Lucas could see the wonders in his boy's eyes.

"And they always finished their homework when they were kids."

The sandy head bent over his wax tablet.

"But Pa!"

"What now, son?"

"The guitar! Who will teach me?"

"Mark, the way I see it, you're quite good already. You might go on by yourself. We can look around for books and …" what was the word? "… sheet music."

"But that's so expensive… She always wrote the scores down for me."

"You might start earning some money, playing, like in church."

"Yeah." - - - "I bet that's why she never sang with me. She claimed she had no ear for singing... but I never believed that. Her voice would have given her away…"

Her voice, her hands, her hair…

…..

"Mark?"

"Yes, Pa?"

"What was this wheel you were talking about with Emery?"

His son gazed out the window for a moment, something adult crossing over his features. "It was our secret… before. A waterwheel, big enough so that it could move a grindstone."

"A gristmill?" True astonishment left Lucas' mouth hang open for a heartbeat.

"Yes, a small one. So we could save money and time."

"Where?"

"Up in the direction where we found Tony and the upturned wagon.

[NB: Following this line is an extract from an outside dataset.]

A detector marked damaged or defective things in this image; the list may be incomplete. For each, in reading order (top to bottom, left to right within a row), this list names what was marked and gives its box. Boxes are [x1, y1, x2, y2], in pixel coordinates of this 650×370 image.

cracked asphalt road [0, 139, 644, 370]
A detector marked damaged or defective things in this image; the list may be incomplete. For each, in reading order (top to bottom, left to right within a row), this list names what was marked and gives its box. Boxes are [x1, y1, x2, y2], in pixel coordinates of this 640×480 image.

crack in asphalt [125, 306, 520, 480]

Not so far though, one wouldn't want to have to ride for more than a few minutes. Where there's the step in the river. We still have to build a shed around it."

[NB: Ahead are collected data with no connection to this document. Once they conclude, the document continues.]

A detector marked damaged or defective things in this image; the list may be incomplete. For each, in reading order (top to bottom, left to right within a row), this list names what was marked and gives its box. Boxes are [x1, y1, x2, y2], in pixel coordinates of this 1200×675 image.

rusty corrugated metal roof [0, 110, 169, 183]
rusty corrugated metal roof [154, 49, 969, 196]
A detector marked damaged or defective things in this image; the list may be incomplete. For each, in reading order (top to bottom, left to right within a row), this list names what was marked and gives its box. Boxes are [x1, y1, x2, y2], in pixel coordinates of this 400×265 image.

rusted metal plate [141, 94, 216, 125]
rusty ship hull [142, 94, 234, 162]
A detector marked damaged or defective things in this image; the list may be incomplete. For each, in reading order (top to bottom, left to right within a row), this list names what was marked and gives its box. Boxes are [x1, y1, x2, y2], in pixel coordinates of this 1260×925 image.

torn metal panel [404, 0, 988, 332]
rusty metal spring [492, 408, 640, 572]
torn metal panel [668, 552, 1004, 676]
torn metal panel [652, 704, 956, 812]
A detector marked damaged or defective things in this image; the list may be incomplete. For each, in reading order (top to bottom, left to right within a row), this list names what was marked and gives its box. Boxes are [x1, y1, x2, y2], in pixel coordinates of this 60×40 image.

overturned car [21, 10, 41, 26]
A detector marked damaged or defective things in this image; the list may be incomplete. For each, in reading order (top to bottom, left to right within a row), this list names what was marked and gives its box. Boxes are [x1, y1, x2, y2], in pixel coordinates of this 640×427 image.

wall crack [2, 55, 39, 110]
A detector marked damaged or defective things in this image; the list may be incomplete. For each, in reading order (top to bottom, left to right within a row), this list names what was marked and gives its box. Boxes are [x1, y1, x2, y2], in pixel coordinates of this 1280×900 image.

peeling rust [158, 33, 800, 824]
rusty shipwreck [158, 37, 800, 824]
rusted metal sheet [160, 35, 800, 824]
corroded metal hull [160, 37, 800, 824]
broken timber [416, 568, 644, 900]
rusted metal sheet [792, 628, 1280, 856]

"You had it all figured out?"

"Well, on paper and in our heads…"

…..

"Pa?" tentative this time.

"Son?"

"It's here eyes, isn't it? They're what make her him, true to herself."

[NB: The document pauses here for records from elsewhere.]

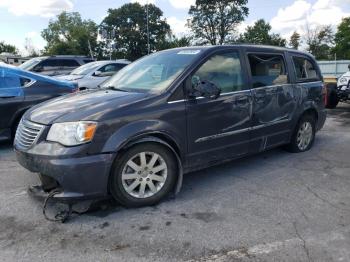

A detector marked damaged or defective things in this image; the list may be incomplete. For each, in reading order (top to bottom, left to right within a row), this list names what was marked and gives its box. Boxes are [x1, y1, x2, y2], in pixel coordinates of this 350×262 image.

damaged front bumper [14, 143, 115, 203]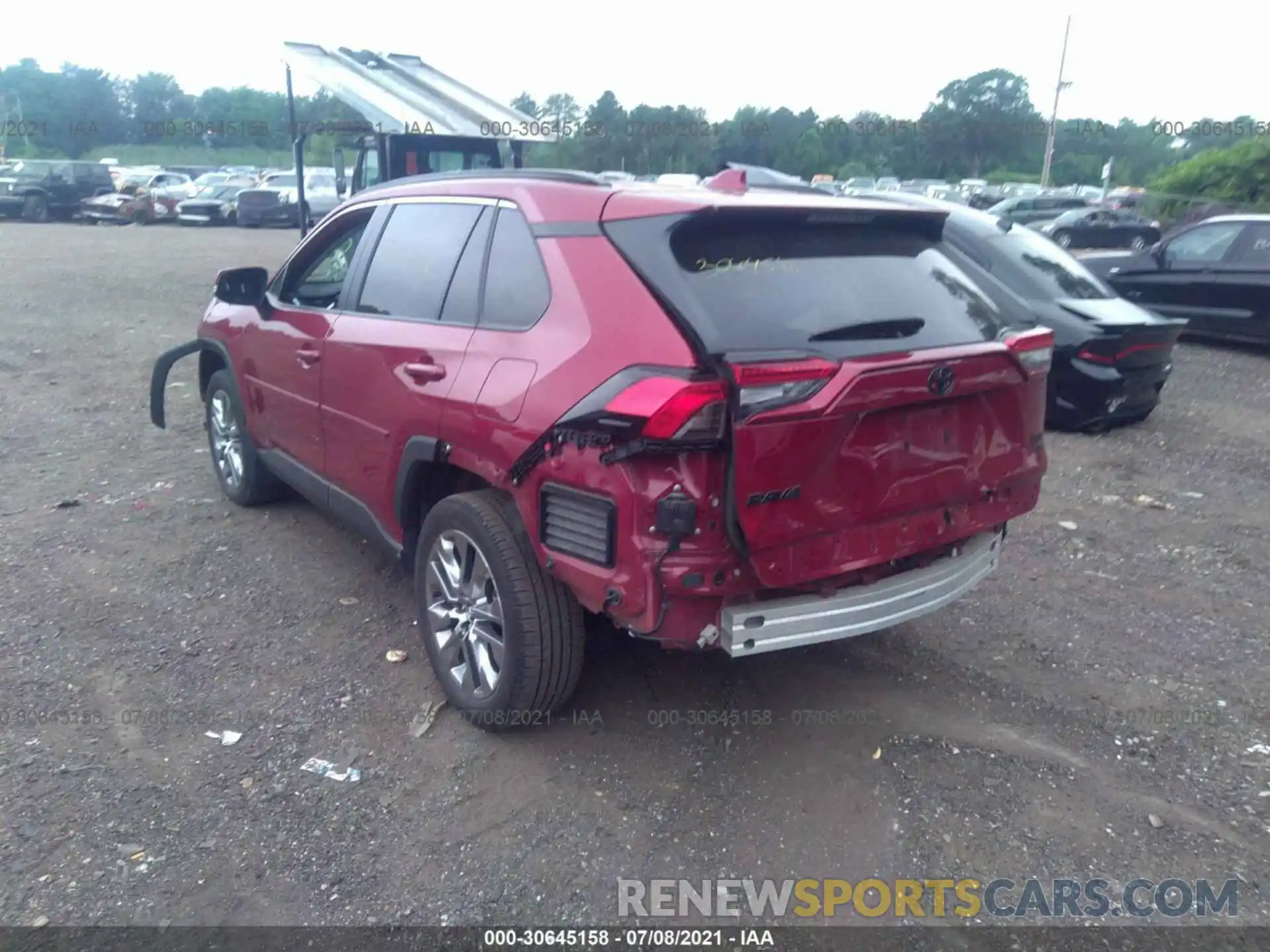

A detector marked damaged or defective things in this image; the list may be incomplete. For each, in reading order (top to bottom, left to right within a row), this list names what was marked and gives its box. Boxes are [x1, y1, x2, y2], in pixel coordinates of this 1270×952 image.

broken tail light housing [1000, 327, 1051, 376]
broken tail light housing [726, 355, 843, 418]
damaged rear of red suv [148, 170, 1046, 731]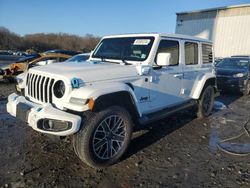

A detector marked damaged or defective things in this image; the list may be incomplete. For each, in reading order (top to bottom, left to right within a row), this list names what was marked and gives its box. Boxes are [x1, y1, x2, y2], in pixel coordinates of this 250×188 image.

crushed vehicle [0, 52, 71, 81]
crushed vehicle [215, 56, 250, 94]
crushed vehicle [6, 33, 218, 167]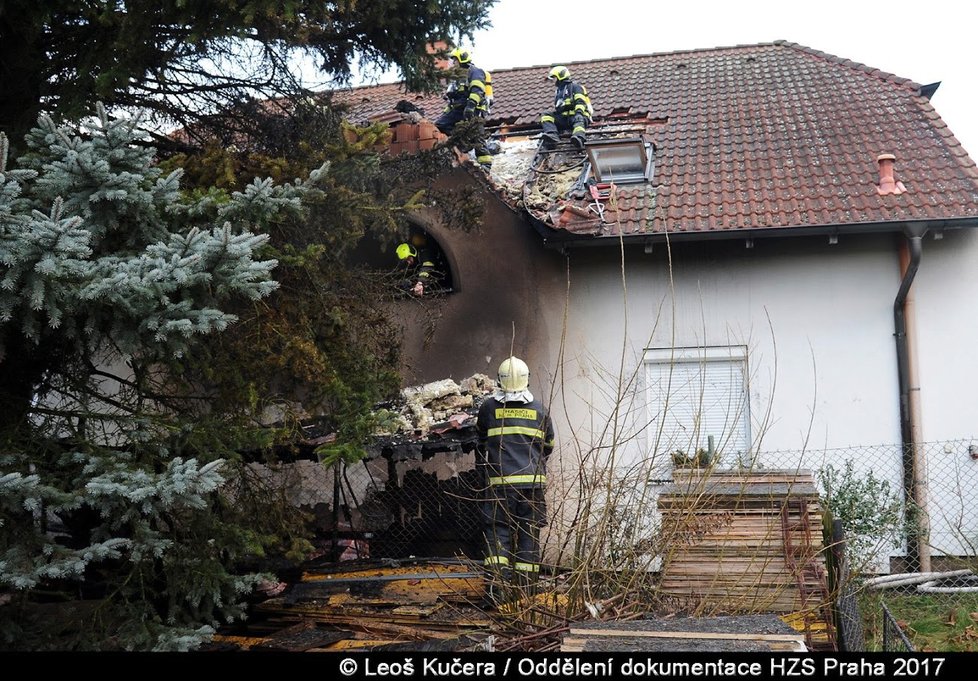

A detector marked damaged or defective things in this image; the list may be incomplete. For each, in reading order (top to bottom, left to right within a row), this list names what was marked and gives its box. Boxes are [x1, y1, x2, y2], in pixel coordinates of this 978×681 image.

damaged roof [330, 40, 976, 242]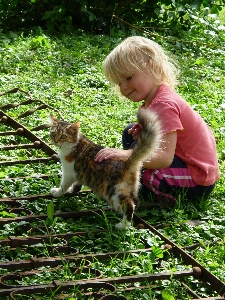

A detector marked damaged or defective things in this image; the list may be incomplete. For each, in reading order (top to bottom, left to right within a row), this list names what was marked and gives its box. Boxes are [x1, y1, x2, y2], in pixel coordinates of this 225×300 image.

rusty metal gate [0, 88, 225, 298]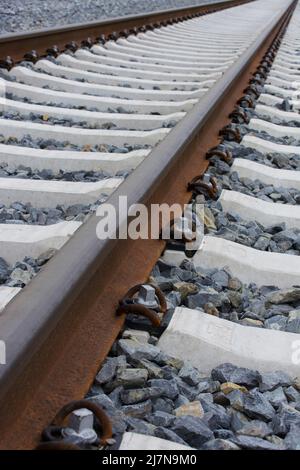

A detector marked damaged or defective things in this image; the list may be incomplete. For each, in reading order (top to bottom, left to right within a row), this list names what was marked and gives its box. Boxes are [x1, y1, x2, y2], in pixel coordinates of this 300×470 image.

rusty rail surface [0, 0, 248, 64]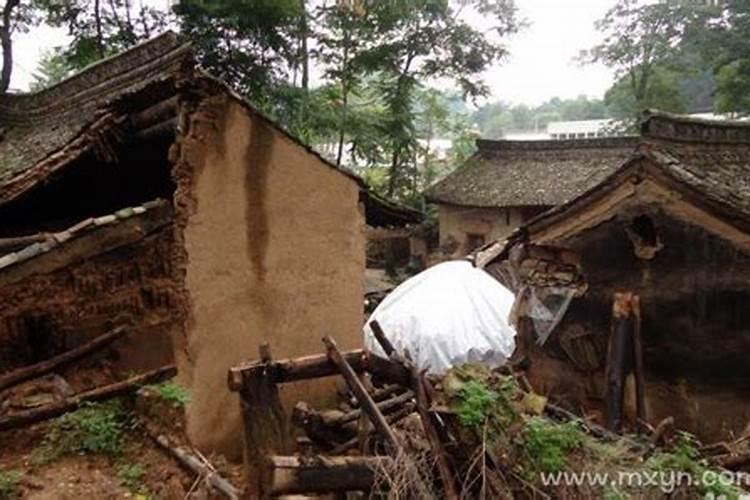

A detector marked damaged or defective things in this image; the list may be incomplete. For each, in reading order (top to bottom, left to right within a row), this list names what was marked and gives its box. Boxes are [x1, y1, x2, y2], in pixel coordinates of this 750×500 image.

"Did this sentence make sense to yourself, Mark?" Though to be honest, Mark's perception was shrewd.

"She'd have to always guard her moves, her words… though not here."

"Now what do you mean, Mark?"

"Eirik never held back with you, Pa. Not for a long while. Not since you were injured."

McCain just looked at his brooding son, the image of his dead wife.

"How come Em'ry is a woman suddenly, I mean her figure? She can't have hidden…"

Lucas grimaced, but had to give in. Better to plunge right through. "She bound her chest flat with bandages."

"Ah."

Her breasts… white in the firelight, topped with darker circles…

"Wouldn't that hurt?" Mark had tilted his head, expression nonplussed.

The rifleman slammed his book shut with sudden vigour.

"You finish your work. I'll prepare the bed in the barn for if Sam Buckhart doesn't stay in town."